Supplied entries =
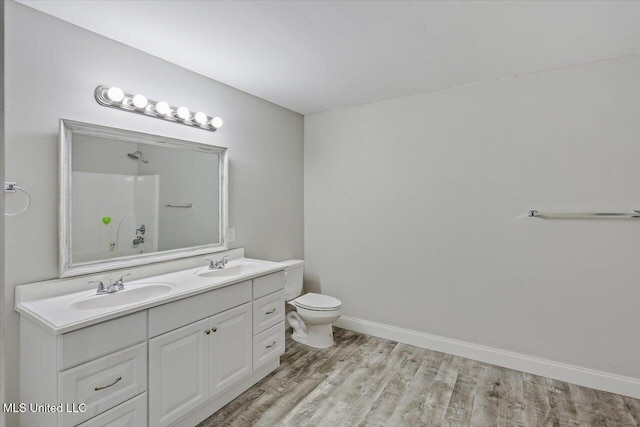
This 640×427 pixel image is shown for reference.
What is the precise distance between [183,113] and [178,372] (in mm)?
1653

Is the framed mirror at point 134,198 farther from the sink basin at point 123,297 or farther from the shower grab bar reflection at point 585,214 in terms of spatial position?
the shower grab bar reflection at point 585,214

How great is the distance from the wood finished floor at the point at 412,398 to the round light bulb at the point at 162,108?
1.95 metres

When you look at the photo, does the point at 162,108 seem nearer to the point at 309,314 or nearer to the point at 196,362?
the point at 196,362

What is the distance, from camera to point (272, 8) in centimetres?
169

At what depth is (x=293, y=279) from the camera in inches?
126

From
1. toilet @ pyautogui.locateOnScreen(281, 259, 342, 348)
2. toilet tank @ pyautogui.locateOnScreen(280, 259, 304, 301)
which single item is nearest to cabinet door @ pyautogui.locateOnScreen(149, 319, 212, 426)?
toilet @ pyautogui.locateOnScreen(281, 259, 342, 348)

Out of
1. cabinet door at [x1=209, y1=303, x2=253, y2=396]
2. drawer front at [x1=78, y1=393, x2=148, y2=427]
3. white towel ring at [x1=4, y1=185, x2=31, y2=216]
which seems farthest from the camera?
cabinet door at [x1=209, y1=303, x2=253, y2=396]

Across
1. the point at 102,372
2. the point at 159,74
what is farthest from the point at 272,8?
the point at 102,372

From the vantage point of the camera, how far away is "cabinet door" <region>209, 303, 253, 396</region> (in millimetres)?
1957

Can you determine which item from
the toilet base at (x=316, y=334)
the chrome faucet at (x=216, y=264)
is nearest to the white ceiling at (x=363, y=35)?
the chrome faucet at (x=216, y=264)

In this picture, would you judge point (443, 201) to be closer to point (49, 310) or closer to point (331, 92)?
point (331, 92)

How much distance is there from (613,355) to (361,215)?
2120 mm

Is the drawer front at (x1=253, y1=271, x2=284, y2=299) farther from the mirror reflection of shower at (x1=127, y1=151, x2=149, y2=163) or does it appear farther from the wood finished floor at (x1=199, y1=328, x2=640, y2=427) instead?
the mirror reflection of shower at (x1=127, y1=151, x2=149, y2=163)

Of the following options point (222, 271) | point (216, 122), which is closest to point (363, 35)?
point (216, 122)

--

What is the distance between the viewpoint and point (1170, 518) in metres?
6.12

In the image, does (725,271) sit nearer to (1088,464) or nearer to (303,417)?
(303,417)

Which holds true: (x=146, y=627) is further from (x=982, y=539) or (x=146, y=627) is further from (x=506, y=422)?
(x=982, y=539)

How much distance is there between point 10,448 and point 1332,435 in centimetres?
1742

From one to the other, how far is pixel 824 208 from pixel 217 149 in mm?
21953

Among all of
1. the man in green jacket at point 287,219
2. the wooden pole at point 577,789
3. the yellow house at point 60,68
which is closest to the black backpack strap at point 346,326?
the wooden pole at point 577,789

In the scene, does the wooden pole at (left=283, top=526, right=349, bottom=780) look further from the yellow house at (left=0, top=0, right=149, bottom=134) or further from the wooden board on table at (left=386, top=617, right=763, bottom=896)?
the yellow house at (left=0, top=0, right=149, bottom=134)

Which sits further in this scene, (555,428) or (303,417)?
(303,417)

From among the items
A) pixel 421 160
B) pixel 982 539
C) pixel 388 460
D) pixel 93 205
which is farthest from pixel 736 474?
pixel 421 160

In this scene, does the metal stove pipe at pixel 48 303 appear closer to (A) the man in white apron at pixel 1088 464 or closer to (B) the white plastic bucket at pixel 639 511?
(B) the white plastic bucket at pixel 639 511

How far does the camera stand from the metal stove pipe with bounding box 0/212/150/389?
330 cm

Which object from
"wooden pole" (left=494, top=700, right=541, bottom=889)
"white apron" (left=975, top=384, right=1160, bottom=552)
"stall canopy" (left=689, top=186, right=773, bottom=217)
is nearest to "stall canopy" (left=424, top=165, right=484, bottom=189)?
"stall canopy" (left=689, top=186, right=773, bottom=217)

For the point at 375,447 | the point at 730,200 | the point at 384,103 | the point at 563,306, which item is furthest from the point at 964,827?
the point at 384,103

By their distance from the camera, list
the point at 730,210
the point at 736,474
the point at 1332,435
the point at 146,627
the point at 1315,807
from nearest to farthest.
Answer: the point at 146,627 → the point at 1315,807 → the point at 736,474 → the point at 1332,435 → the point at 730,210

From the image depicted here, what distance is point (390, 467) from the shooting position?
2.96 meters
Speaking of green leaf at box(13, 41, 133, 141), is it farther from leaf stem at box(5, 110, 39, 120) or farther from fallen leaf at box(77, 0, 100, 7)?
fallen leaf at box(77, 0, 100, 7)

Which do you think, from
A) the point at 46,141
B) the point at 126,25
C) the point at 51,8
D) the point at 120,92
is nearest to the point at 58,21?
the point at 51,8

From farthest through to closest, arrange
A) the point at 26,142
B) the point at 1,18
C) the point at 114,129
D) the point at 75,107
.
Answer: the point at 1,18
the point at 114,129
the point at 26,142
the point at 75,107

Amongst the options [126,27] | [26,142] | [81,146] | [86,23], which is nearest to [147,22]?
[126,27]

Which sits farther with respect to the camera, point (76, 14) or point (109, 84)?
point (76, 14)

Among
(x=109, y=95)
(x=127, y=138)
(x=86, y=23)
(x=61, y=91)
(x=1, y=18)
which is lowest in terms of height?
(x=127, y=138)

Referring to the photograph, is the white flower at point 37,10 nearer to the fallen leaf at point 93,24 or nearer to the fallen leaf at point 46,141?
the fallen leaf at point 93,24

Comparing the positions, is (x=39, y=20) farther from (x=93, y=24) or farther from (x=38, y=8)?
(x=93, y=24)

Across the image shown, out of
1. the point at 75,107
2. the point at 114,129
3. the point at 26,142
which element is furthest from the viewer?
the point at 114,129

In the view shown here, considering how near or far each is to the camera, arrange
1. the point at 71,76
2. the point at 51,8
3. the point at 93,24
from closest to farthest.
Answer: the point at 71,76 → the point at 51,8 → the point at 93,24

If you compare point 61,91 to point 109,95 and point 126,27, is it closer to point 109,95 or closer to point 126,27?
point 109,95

Job =
Pull out every line of the rows above that contains the word "apron", copying each line in full.

Output for this exercise =
In this scene, does the metal stove pipe at pixel 48 303 appear closer to (A) the man in white apron at pixel 1088 464 or closer to (B) the white plastic bucket at pixel 639 511?
"white apron" (left=975, top=384, right=1160, bottom=552)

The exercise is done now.